Derartige unverhohlene Interventionen zur Kippung von Wahlergebnissen, die der Stimmenmehrheit entsprachen, umfassen unter anderem die Orange Revolution in der Ukraine (2004 und 2014), die Rosen-Revolution in Georgien (2003), die Zedernrevolution im Libanon (2005), die Tulpenrevolution in Kirgisistan (2005) und die Grüne Revolution im Iran (2009). Sie schließen auch ein die unerbittliche Agitation gegen die rechtmäßig gewählten Regierungen des vor kurzem verstorbenen Hugo Chavez und jetzt seines Nachfolgers Nicolás Maduro in Venezuela und die Ablehnung (und effektive Anullierung) der rechtmäßig gewählten Hamas-Regierung in Palästina.

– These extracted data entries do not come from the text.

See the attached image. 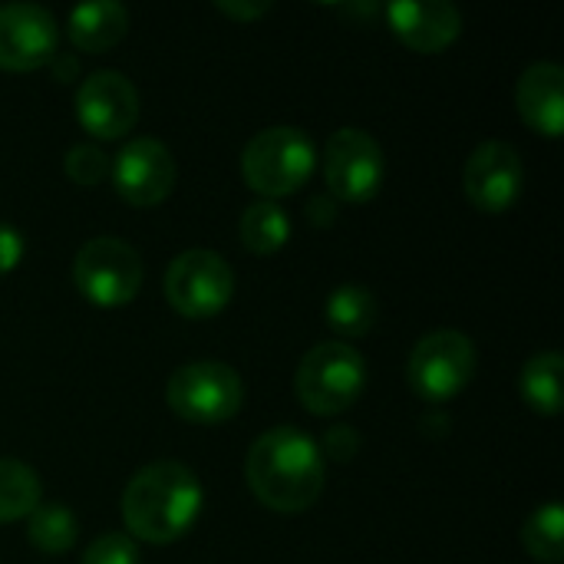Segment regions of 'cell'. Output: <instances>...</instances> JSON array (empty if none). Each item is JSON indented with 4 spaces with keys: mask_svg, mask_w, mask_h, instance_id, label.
Returning <instances> with one entry per match:
<instances>
[{
    "mask_svg": "<svg viewBox=\"0 0 564 564\" xmlns=\"http://www.w3.org/2000/svg\"><path fill=\"white\" fill-rule=\"evenodd\" d=\"M63 169H66V175H69L76 185L93 188V185H99V182L109 175V155H106L99 145L79 142V145H73V149L66 152Z\"/></svg>",
    "mask_w": 564,
    "mask_h": 564,
    "instance_id": "23",
    "label": "cell"
},
{
    "mask_svg": "<svg viewBox=\"0 0 564 564\" xmlns=\"http://www.w3.org/2000/svg\"><path fill=\"white\" fill-rule=\"evenodd\" d=\"M522 545L535 562L562 564L564 558V512L558 502L539 506L522 525Z\"/></svg>",
    "mask_w": 564,
    "mask_h": 564,
    "instance_id": "22",
    "label": "cell"
},
{
    "mask_svg": "<svg viewBox=\"0 0 564 564\" xmlns=\"http://www.w3.org/2000/svg\"><path fill=\"white\" fill-rule=\"evenodd\" d=\"M202 482L175 459L142 466L122 492V522L132 539L149 545H169L182 539L202 516Z\"/></svg>",
    "mask_w": 564,
    "mask_h": 564,
    "instance_id": "2",
    "label": "cell"
},
{
    "mask_svg": "<svg viewBox=\"0 0 564 564\" xmlns=\"http://www.w3.org/2000/svg\"><path fill=\"white\" fill-rule=\"evenodd\" d=\"M165 403L185 423L218 426L238 416L245 403V383L235 373V367L221 360H195L169 377Z\"/></svg>",
    "mask_w": 564,
    "mask_h": 564,
    "instance_id": "5",
    "label": "cell"
},
{
    "mask_svg": "<svg viewBox=\"0 0 564 564\" xmlns=\"http://www.w3.org/2000/svg\"><path fill=\"white\" fill-rule=\"evenodd\" d=\"M245 479L264 509L294 516L321 499L327 469L317 443L307 433L294 426H274L261 433L248 449Z\"/></svg>",
    "mask_w": 564,
    "mask_h": 564,
    "instance_id": "1",
    "label": "cell"
},
{
    "mask_svg": "<svg viewBox=\"0 0 564 564\" xmlns=\"http://www.w3.org/2000/svg\"><path fill=\"white\" fill-rule=\"evenodd\" d=\"M317 449H321V456H330V459H337V463H347V459H354L357 449H360V433H354L350 426H334V430L324 436V443H321Z\"/></svg>",
    "mask_w": 564,
    "mask_h": 564,
    "instance_id": "25",
    "label": "cell"
},
{
    "mask_svg": "<svg viewBox=\"0 0 564 564\" xmlns=\"http://www.w3.org/2000/svg\"><path fill=\"white\" fill-rule=\"evenodd\" d=\"M516 102L522 119L549 135L558 139L564 129V69L558 63H532L516 86Z\"/></svg>",
    "mask_w": 564,
    "mask_h": 564,
    "instance_id": "15",
    "label": "cell"
},
{
    "mask_svg": "<svg viewBox=\"0 0 564 564\" xmlns=\"http://www.w3.org/2000/svg\"><path fill=\"white\" fill-rule=\"evenodd\" d=\"M73 281L76 291L96 307H122L142 288V258L122 238L99 235L76 251Z\"/></svg>",
    "mask_w": 564,
    "mask_h": 564,
    "instance_id": "7",
    "label": "cell"
},
{
    "mask_svg": "<svg viewBox=\"0 0 564 564\" xmlns=\"http://www.w3.org/2000/svg\"><path fill=\"white\" fill-rule=\"evenodd\" d=\"M126 30H129V10L116 0L83 3L66 20V33L73 46L83 53H106L126 36Z\"/></svg>",
    "mask_w": 564,
    "mask_h": 564,
    "instance_id": "16",
    "label": "cell"
},
{
    "mask_svg": "<svg viewBox=\"0 0 564 564\" xmlns=\"http://www.w3.org/2000/svg\"><path fill=\"white\" fill-rule=\"evenodd\" d=\"M317 149L297 126H271L248 139L241 152V175L264 202L294 195L314 172Z\"/></svg>",
    "mask_w": 564,
    "mask_h": 564,
    "instance_id": "4",
    "label": "cell"
},
{
    "mask_svg": "<svg viewBox=\"0 0 564 564\" xmlns=\"http://www.w3.org/2000/svg\"><path fill=\"white\" fill-rule=\"evenodd\" d=\"M241 245L251 251V254H274L288 245L291 238V218L288 212L278 205V202H254L245 208L241 215Z\"/></svg>",
    "mask_w": 564,
    "mask_h": 564,
    "instance_id": "19",
    "label": "cell"
},
{
    "mask_svg": "<svg viewBox=\"0 0 564 564\" xmlns=\"http://www.w3.org/2000/svg\"><path fill=\"white\" fill-rule=\"evenodd\" d=\"M387 23L416 53H440L463 33V13L446 0H397Z\"/></svg>",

Die wirklich treibenden Kräfte hinter Kriegen um Regimewechsel müssen also anderswo gesucht werden, vor allem in dem Gebot der Expansion und Akkumulation von Kapital auf einer globalen Ebene. Sozialistische, sozialdemokratische, populistische oder nationalistische Führer, die die neoliberale Wirtschaftspolitik nicht annehmen, die vielleicht misstrauisch sind gegenüber der weiten Öffnung ihrer Märkte für ungezügeltes Kapital aus dem Ausland, wurden zum Ziel für die Ablösung durch gehorsame Führer oder Klientenstaaten. Das ist natürlich nicht eine neue Erklärung des wirtschaftlichen Imperialismus, das ist so alt wie die Internationalisierung von Handel und Investitionen."